**BRIEF**. List each line of the material below that contains the string "further".

[Excerpts from a spatial dataset]
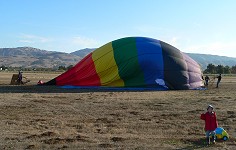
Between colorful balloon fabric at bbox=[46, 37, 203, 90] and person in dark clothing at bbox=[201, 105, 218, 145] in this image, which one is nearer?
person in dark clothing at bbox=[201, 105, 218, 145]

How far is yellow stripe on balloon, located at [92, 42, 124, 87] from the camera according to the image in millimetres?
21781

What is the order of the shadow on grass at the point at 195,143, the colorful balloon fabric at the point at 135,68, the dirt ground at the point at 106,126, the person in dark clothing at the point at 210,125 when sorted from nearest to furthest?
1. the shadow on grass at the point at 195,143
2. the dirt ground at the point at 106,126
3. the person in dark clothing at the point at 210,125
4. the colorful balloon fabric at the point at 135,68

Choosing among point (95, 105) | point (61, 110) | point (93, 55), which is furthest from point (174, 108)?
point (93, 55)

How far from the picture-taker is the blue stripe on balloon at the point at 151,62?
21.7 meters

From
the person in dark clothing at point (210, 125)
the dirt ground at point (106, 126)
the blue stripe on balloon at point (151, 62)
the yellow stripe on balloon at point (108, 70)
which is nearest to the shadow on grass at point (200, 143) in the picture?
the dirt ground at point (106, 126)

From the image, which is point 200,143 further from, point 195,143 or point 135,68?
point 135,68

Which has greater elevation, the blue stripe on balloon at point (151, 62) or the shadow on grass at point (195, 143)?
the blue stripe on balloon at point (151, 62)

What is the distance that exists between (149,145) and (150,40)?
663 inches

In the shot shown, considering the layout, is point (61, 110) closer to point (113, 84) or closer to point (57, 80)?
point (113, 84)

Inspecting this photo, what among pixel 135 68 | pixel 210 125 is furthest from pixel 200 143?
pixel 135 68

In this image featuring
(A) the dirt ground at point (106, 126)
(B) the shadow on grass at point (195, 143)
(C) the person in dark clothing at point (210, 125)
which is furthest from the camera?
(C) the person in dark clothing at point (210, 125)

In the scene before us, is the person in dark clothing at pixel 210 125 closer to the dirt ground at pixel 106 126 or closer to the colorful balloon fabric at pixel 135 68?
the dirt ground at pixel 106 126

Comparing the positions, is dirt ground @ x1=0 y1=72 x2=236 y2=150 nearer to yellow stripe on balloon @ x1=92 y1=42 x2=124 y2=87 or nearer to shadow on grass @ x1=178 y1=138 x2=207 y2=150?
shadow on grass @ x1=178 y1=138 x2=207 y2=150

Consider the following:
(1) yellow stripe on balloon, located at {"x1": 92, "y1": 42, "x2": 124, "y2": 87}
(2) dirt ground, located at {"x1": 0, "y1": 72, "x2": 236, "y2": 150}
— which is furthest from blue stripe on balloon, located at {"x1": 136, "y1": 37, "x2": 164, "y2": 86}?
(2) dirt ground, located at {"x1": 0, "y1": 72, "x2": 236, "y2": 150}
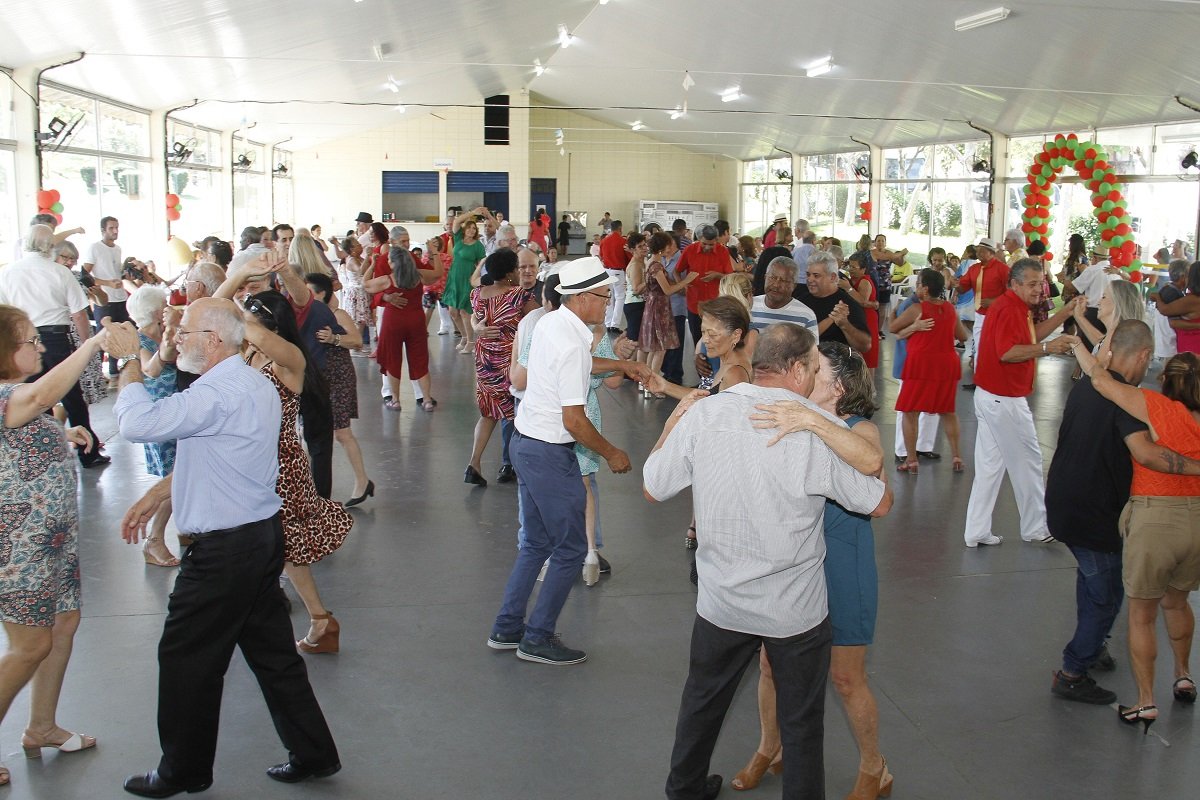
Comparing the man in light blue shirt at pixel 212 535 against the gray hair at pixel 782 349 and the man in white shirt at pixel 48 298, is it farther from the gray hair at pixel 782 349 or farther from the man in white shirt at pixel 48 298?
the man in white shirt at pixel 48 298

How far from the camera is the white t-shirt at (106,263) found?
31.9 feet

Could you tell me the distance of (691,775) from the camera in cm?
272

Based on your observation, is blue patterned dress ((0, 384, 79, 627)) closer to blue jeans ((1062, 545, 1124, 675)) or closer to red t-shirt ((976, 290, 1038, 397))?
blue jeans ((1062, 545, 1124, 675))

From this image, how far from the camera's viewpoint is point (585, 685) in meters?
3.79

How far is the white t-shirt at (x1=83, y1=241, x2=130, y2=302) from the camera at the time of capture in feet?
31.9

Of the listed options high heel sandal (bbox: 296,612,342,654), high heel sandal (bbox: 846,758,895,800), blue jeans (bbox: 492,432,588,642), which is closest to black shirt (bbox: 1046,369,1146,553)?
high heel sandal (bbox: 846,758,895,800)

...

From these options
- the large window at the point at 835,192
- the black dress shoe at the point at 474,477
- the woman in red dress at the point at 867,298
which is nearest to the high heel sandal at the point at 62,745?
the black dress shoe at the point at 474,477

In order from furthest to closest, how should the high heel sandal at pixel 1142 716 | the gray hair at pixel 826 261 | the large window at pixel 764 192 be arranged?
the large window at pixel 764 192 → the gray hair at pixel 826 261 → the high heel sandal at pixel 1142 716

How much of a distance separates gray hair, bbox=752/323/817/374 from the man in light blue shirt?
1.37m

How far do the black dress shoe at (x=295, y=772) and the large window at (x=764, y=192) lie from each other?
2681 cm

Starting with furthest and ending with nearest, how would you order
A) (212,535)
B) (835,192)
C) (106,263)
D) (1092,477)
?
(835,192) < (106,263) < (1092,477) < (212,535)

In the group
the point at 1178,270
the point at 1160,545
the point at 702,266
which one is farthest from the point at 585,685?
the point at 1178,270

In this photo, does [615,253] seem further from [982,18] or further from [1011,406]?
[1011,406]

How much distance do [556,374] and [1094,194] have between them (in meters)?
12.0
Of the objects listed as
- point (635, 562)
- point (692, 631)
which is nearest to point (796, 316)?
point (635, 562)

**PROBLEM SOLUTION**.
From the image, which is point 200,143 further from, point 195,143 or point 135,68?
In this photo, does [615,253] seem further from [982,18] or further from [1011,406]?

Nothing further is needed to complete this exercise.